A year later, that text message came, and my world was shaken, rocked, off its foundation. We launched into action. A Facebook page just for the two dogs and their search effort quickly grew to over a hundred people. Volunteers donated an incredible amount of money to help cover advertising costs, and my husband, best friend and myself spent well over 30 hours the first week searching on foot, searching with dogs, and hanging flyers and posters to try and find the dogs. I spent every day making a trip out to hang more posters or to search, even if I was alone. In addition to ads, we contacted media, had the dogs’ story make the front page of the paper locally here and featured in a large spread in a weekly paper that comes out in a large area locally. We had http://www.findtoto.org send calls out to thousands of neighbors in the area to report the dogs missing. I took and made phone calls daily as nearly every stray dog sighting in a huge radius was called in to me- with not a single one showing any hope of being the dogs. While I didn’t know Brock that well, we never narrowed our search for just Bunny. It’s our hope that if she is alive, so is he.
We never had a confirmed sighting of the dogs. After a month, our efforts on foot dwindled. We kept our flyers updated, kept checking Craigslist and other sites, but nothing really seemed to stand out. It’s like they disappeared. In fact, some theories came out that perhaps their adopters gave them away (I hope not, and am not accusing them of such,) or perhaps they were stolen, or picked up and moved far away. I will probably never know.

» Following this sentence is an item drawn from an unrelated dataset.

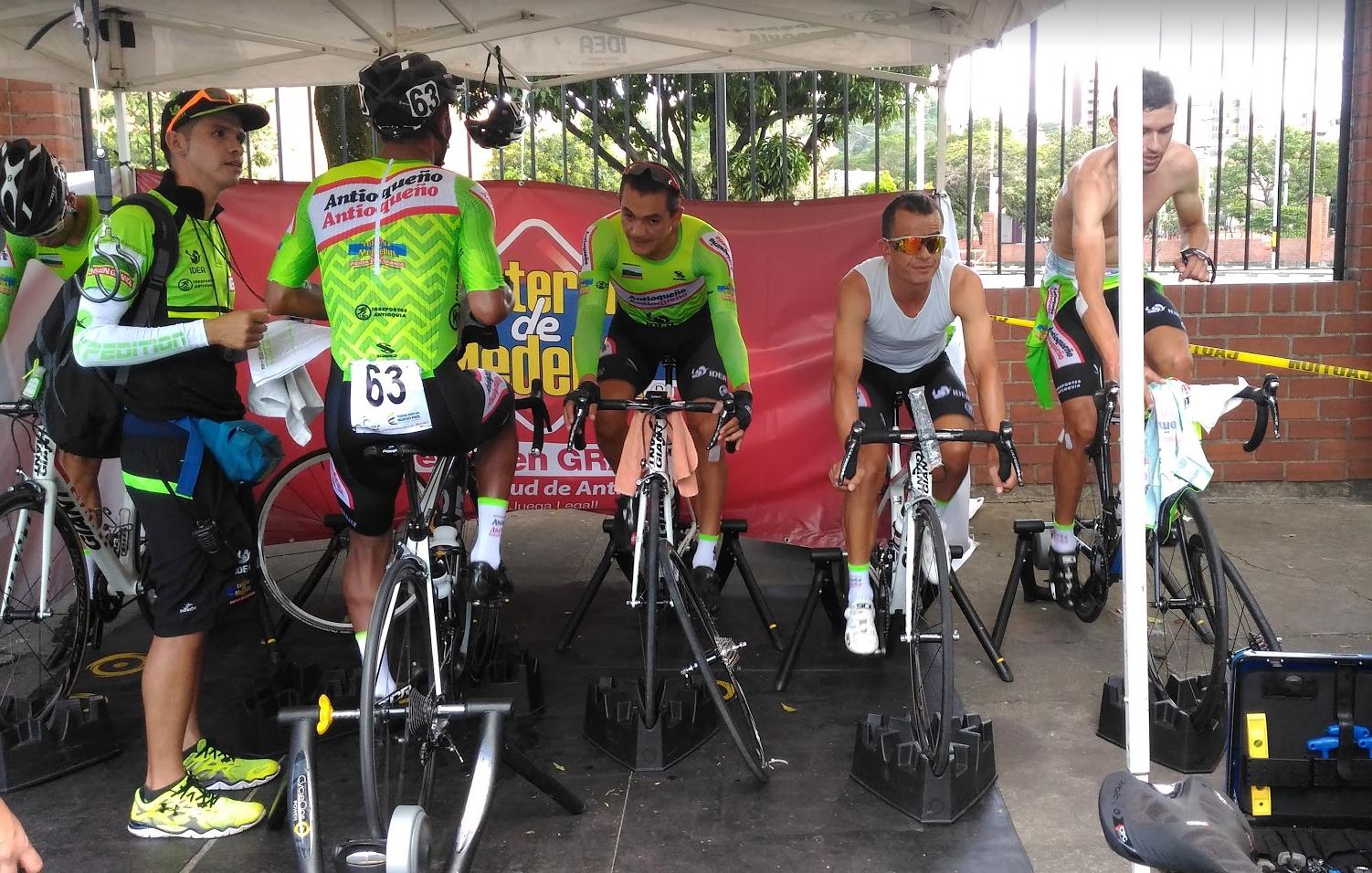 Vuelta a Colombia 2016 - Página 2 96abaf43aca449d4b5975d16bcce68e5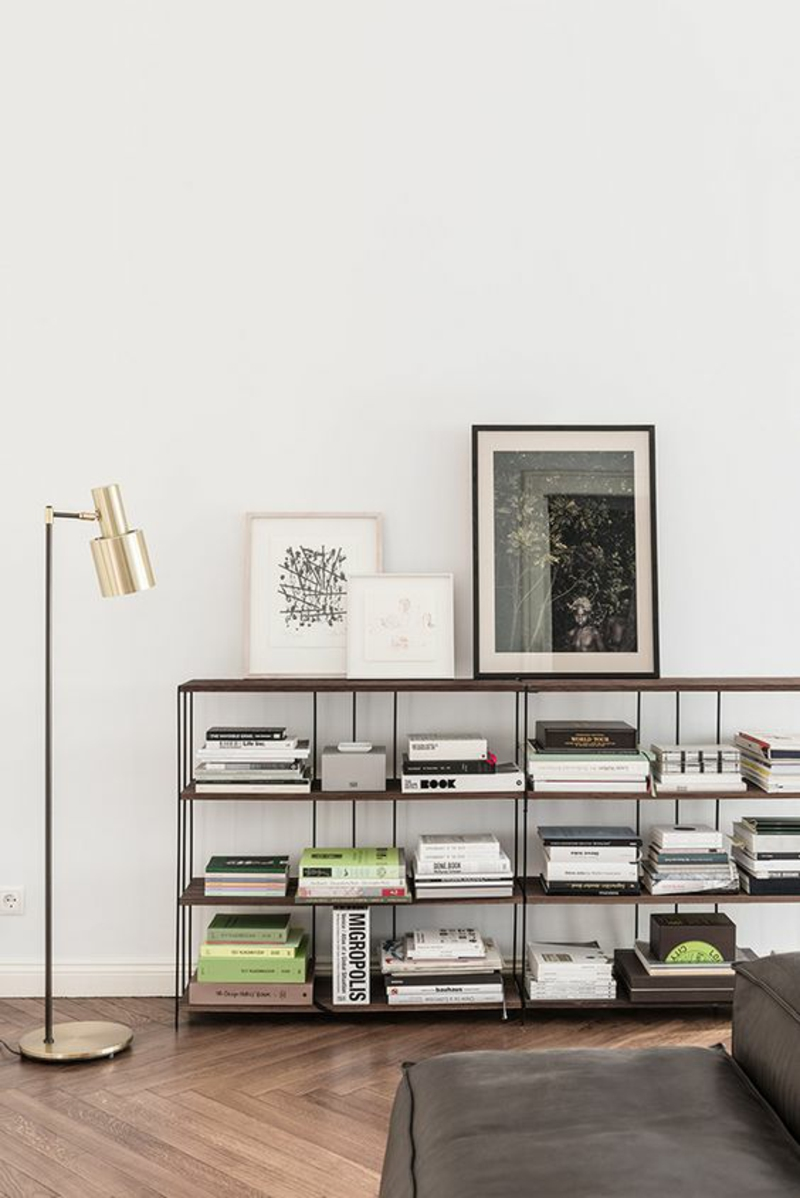 Inneneinrichtung Ideen Einrichtungsbeispiele Stehlampe Gold Bücherregal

It’s been a year, and I’ve never stopped thinking about Bunny. I’ve never stopped missing her. My heart has not been whole. I have never regretted one of my mistakes in rescue as much as I regret not keeping her here, with me, where she never would have ended up in this situation. Some days, the misery I feel over losing her is unbearable. In terms of closure and the ability to move on, it would have been better to find her lifeless body than never to have found her at all. I fear I’ll have this pain with me for the rest of my life.
In the past year, it has been more difficult to allow rescued animals to go. I have a harder time parting with fosters, a harder time trusting adopters, and an emotion of protectiveness that overcomes reason too often. I can only hope that this will fade, or I may have to give up my rescue for Bunny after all.